The SAP Configuration Assistant is very easy to use, but very powerful as well. Its graphical user interface makes this system landscape planning tool perfect for designing and configuring an SAP system landscape unique to your needs. At a high level, you simply select the applications and components to be installed (limited to Workplace and BBP/CRM), define how these products are distributed across different hosts, and as necessary integrate additional components into the system landscape, as shown in Figure 2. The specific steps are as follows:

  • Define each component, host, and/or scenario to be installed.

  • Specify the database and OS combinations upon which each system will be installed.

  • Provide parameters relevant to each component, such as the SID to be used by the system, languages to be installed, port numbers over which to communicate, and so on (standard installation questions that do not lend themselves to “default” values).

  • Drag and drop software on to your hosts, thus distributing the software.

  • Define integration requirements to back-end systems, which may also include the development of specialized installation scripts for systems outside the realm of mySAP solutions.

  • Define any front-end settings, such as the name and characteristics of logon groups, how load balancing will be employed, and so on.

Figure 2. The SAP Configuration Assistant allows you to allocate mySAP technical components to servers and then save the design in an XML-based configuration file.

The Configuration Assistant is easily installed and executed on any Windows-based computer—I run it on my laptop, in fact. This makes it simple for me to architect, plan for, and discuss what a potential SAP system landscape might look like for one of my customers, and allow me to prepare a conceptual design on an airplane, or change it later from my hotel room, without actually being connected to a physical installation. Alongside my custom SAP sizing tools and lessons-learned from several hundred implementations, it has proven itself in the past to be one of the most valuable “customer-facing” tools I carry.

Using SAPinst for Unattended Installations

The System Landscape Implementation Manager is truly amazing, enabling an integrated and even unattended approach to planning, installing, and configuring each component. If you consider the technical challenges inherent to installing a single product, much less a suite of SAP products—the communication interfaces, intercomponent protocols and network settings, technical configuration of SAP itself, security settings, user accounts requirements, and so on—you will begin to understand the significance of this tool.

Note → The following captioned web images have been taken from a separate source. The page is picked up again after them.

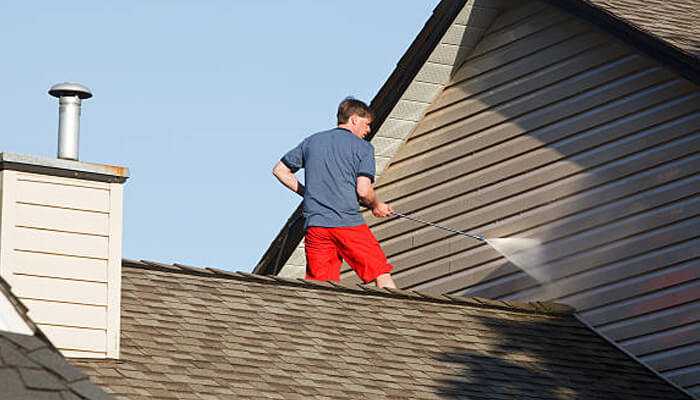 Pressure wash the siding | tycoonstory media A man cleaning shingles on a roof as part of exterior home improvement work.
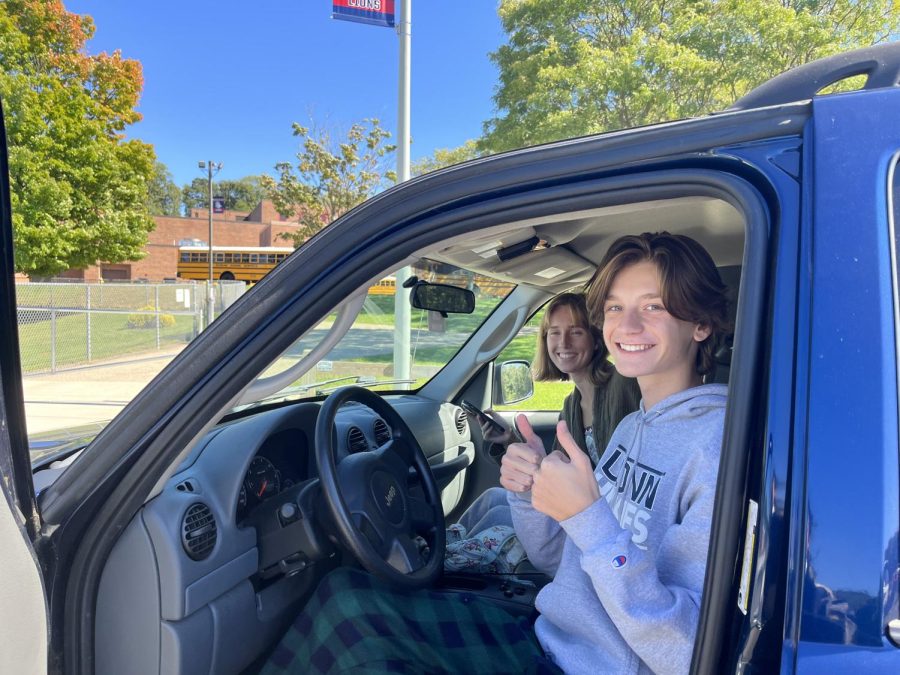 Behind the Wheel: Senior Tighe Duggan poses in his car with Anna Harris in the passenger seat, September 23rd, 2022. 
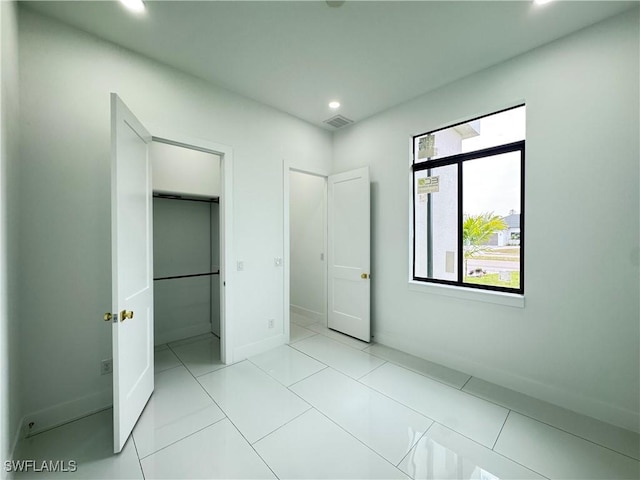 unfurnished bedroom with light tile patterned floors, baseboards, visible vents, and recessed lighting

It’s huge!

The System Landscape Implementation Manager supports two different operation modes—Smart and Manual. Recommended for standard installations, “smart” mode executes a comprehensive set of configuration steps during the installation process in a cookie-cutter, repeatable manner. As a result, the Smart Implementation itself reflects a high-quality, repeatable implementation, and the time required to plan, install, and configure your SAP system landscape is reduced simply because many error-prone installation and configuration data-entry tasks are avoided. This is accomplished by using the previously discussed InstGuides and the Configuration Assistant’s XML-based output file, as illustrated in Figure 3.

Figure 3. Leveraging the Configuration Assistant’s XML output file and other InstGuide data, SAPinst now has the input information necessary to perform an unattended installation.


In “manual” mode, on the other hand, you are granted greater flexibility in making changes to installation and configuration settings, but have to sacrifice speed and probably repeatability of your install because most of this flexibility requires manual entries. And because of this, manual mode does not support an unattended installation or configuration of your SAP components, either.